── Records provided

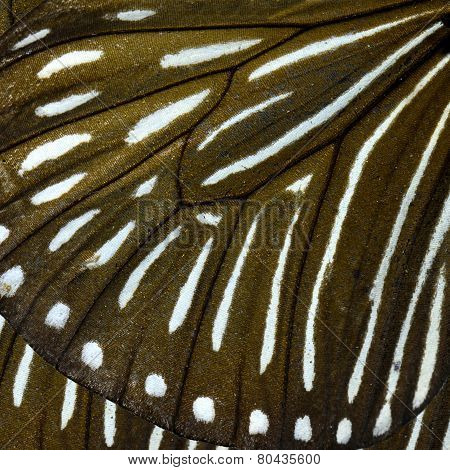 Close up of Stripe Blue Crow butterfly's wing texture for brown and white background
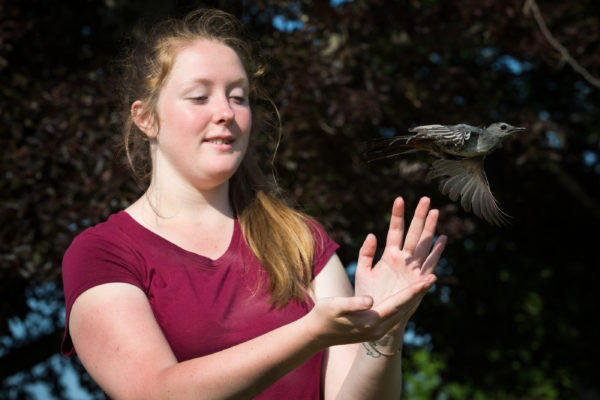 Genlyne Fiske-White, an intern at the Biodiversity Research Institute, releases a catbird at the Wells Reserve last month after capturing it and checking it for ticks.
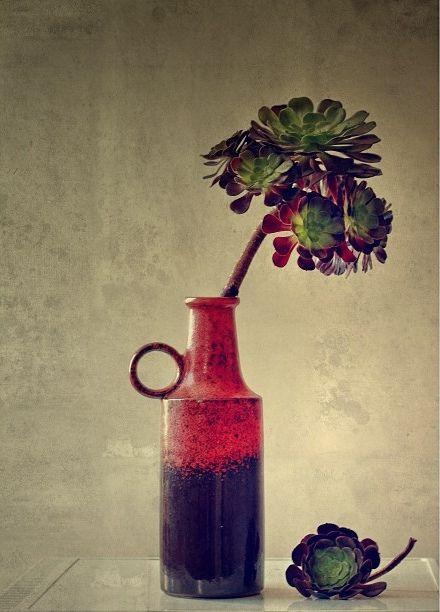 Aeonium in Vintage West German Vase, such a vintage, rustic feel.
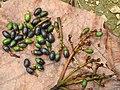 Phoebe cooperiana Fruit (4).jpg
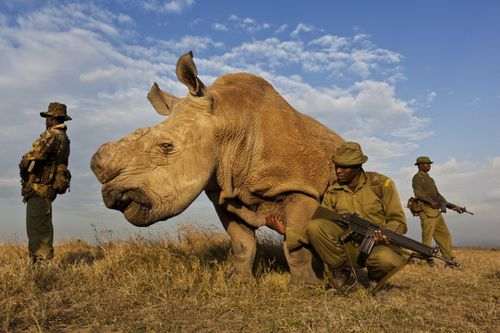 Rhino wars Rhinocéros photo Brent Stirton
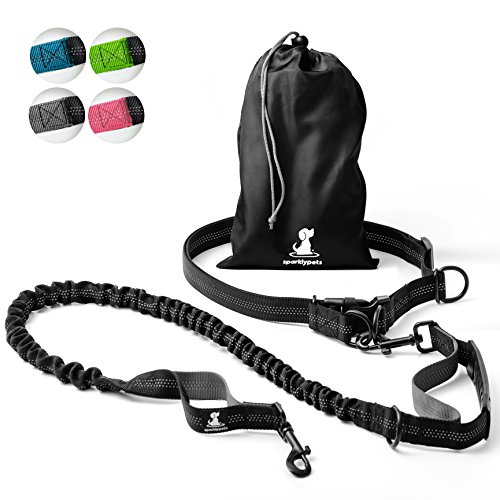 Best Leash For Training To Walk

────

Task prompt: The records above must be printed exactly; the pictures stay out.

Solution:
 Close up of Stripe Blue Crow butterfly's wing texture for brown and white background
 Genlyne Fiske-White, an intern at the Biodiversity Research Institute, releases a catbird at the Wells Reserve last month after capturing it and checking it for ticks.
 Aeonium in Vintage West German Vase, such a vintage, rustic feel.
 Phoebe cooperiana Fruit (4).jpg
 Rhino wars Rhinocéros photo Brent Stirton
 Best Leash For Training To Walk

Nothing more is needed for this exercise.